Work to do:
Please rewrite the data as a Markdown table with columns "No." and "Entry", one row per line, starting with the line that contains "Between sunlit slope" and going on through the last line of the data, with blank lines left out.

════

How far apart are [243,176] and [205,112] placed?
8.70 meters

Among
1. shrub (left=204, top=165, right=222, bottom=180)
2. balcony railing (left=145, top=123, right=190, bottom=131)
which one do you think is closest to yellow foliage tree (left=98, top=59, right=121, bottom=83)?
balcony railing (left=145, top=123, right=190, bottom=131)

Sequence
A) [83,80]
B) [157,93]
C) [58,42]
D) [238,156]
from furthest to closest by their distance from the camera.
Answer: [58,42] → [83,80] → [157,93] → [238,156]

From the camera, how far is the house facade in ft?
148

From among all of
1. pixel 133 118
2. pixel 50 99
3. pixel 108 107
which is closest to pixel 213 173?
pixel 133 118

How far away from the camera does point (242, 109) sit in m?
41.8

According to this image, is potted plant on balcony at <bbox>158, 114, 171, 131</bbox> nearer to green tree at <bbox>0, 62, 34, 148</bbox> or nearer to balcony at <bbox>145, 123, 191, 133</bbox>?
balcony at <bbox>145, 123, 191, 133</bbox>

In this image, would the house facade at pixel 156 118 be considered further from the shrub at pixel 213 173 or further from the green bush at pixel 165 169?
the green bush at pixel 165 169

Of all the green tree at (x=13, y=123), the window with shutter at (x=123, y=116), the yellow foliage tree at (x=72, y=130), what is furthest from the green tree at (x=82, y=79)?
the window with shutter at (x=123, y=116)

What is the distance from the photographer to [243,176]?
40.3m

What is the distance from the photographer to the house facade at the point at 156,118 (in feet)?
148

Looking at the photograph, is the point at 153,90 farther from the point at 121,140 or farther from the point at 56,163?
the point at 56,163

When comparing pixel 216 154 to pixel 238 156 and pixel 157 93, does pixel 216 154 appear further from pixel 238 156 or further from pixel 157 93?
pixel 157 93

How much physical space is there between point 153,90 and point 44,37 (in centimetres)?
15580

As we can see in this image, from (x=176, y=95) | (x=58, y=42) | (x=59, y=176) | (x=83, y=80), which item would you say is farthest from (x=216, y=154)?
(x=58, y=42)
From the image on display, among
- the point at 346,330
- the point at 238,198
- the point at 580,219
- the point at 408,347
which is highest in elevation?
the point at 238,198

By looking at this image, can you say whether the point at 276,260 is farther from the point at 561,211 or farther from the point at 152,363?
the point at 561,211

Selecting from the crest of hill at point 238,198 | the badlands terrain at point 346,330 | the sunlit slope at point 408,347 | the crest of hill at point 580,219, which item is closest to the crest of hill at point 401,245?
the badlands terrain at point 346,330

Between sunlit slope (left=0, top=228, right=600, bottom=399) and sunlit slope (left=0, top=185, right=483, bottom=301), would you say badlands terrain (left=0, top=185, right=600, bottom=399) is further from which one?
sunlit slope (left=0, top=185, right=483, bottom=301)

════

Written solution:
| No. | Entry |
|---|---|
| 1 | Between sunlit slope (left=0, top=228, right=600, bottom=399) and sunlit slope (left=0, top=185, right=483, bottom=301), would you say badlands terrain (left=0, top=185, right=600, bottom=399) is further from which one? |
| 2 | sunlit slope (left=0, top=185, right=483, bottom=301) |